Signing snapshots
Martin Pool
mbp at sourcefrog.net
Tue Jun 21 14:48:53 BST 2005
On 21 Jun 2005, Aaron Bentley <aaron.bentley at utoronto.ca> wrote:
> Hi all,
>
> Part of the plan for signing in bzr was to sign the snapshot, not the
> data generated from it (i.e. the revision store gzips or whatever).
>
> In #arch, Andrew Suffield has listed a couple of reasons why he thinks
> this is a terrible idea.
>
> 00:29 < abentley> asuffield: let's say as a straw-man, we took an
> inventory of the tree, with SHA-1 sums, sorted that
> inventory in a rigorously defined way, and signed it. What
> kind of holes would you expect to find?
As we discussed a little while ago, we primarily plan to actually sign
the revision, which includes by reference the inventory. That doesn't
make any difference to asuffield's points though.
> 00:30 < asuffield> abentley: I would expect to find DoS attacks against
> the inventory process and ways to slip files past it
> which never appear in the inventory, and that's
> without even thinking about it
I think that is less plausible with bzr than with arch; files which
aren't in the inventory simply don't exist from bzr's point of view,
and won't be considered for merging. I suppose someone could try
tricks with those files existing as ignored or unknown, but that just
means the tool must never assume those are covered by the signature,
of course.
> 00:31 < asuffield> I would also expect to find implementation bugs that
> were exploitable, probably suitable for remote
> arbitrary code execution
This is certainly a good point; the verification should be done as
early as possible in the pipe, so that untrusted data gets to touch
the least code.
>From this perspective the tla approach of writing the hash of the
files then signing the hashes is rather nice. All we need to do with
untrusted data is calculate its hash, and we can be reasonably sure
that there won't be vulnerabilities in the SHA-1 calculator. There
might be some in the code that parses the checksum file or the gpg
signature. On the other hand this approach flakes out of the more
important problem of evaluating whether the code is signed by a
meaningful key.
One approach is to just put a GPG signature next to every revision
file, and verify that before reading the revision. In that case the
only exploitable code is GPG itself.
gpg --detach-sign .bzr/revision-store/thingthing
Perhaps the most interesting attack method is to mail someone a
malicious changeset, because this avoids the need to convince the
targetted user to access a malicious server.

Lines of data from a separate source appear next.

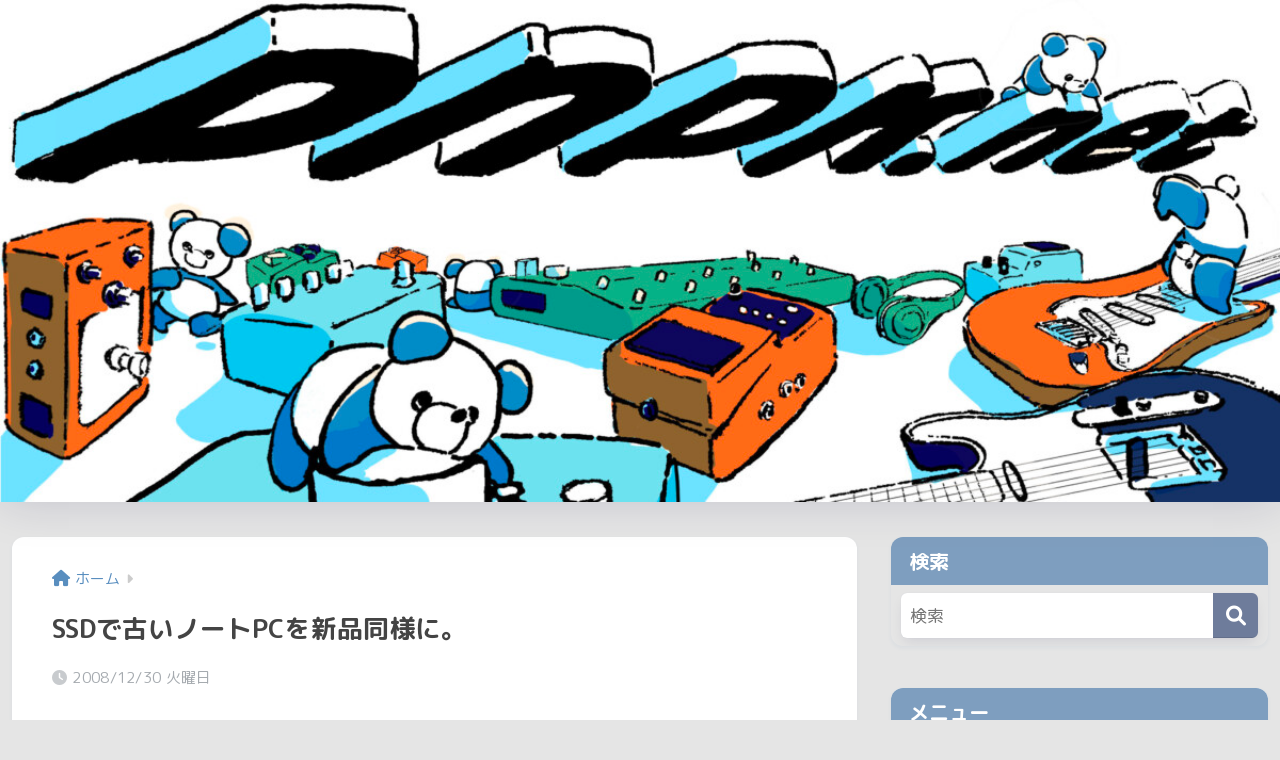

--- FILE ---
content_type: text/html; charset=utf-8
request_url: https://www.google.com/recaptcha/api2/aframe
body_size: 268
content:
<!DOCTYPE HTML><html><head><meta http-equiv="content-type" content="text/html; charset=UTF-8"></head><body><script nonce="eeDOH44fBgkzhfAC1Yz2jg">/** Anti-fraud and anti-abuse applications only. See google.com/recaptcha */ try{var clients={'sodar':'https://pagead2.googlesyndication.com/pagead/sodar?'};window.addEventListener("message",function(a){try{if(a.source===window.parent){var b=JSON.parse(a.data);var c=clients[b['id']];if(c){var d=document.createElement('img');d.src=c+b['params']+'&rc='+(localStorage.getItem("rc::a")?sessionStorage.getItem("rc::b"):"");window.document.body.appendChild(d);sessionStorage.setItem("rc::e",parseInt(sessionStorage.getItem("rc::e")||0)+1);localStorage.setItem("rc::h",'1762618373537');}}}catch(b){}});window.parent.postMessage("_grecaptcha_ready", "*");}catch(b){}</script></body></html>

Processing untrusted data is always a risk. I propose a defence in
several lines:
- Don't process data expect under the user's directions; that is to
say malicious data should only get into the program by e.g. the
user typing the URL of a malicious server.
(As I understand it monotone allows you to have untrusted data
inside your local database, which while designed to be safe does
feel a bit unhygenic to me.)
- Authenticate data as soon as possible in processing it; make this
give a reasonable level of security by default.
The aim is to either confine attacks to the very front of the
program, or limit them to those signed by a trusted key.
- Try to carefully handle data that does get further in.
Regardless of what signing method we use, it's possible that people
will create malicious changesets signed by trusted keys. Then it just
comes down to whether the program has any vulnerabilities throughout.
We can aim for that but historically it's rarely achieved.
> He also pointed out that there have been exploits against gzip in the
> past, that that, in his estimate neither tar nor gzip can be considered
> secure. Good thing we don't use tar, I guess :-)
asuffield will probably disagree, but I don't feel obliged to design
something safe in the presence of holes in gzip.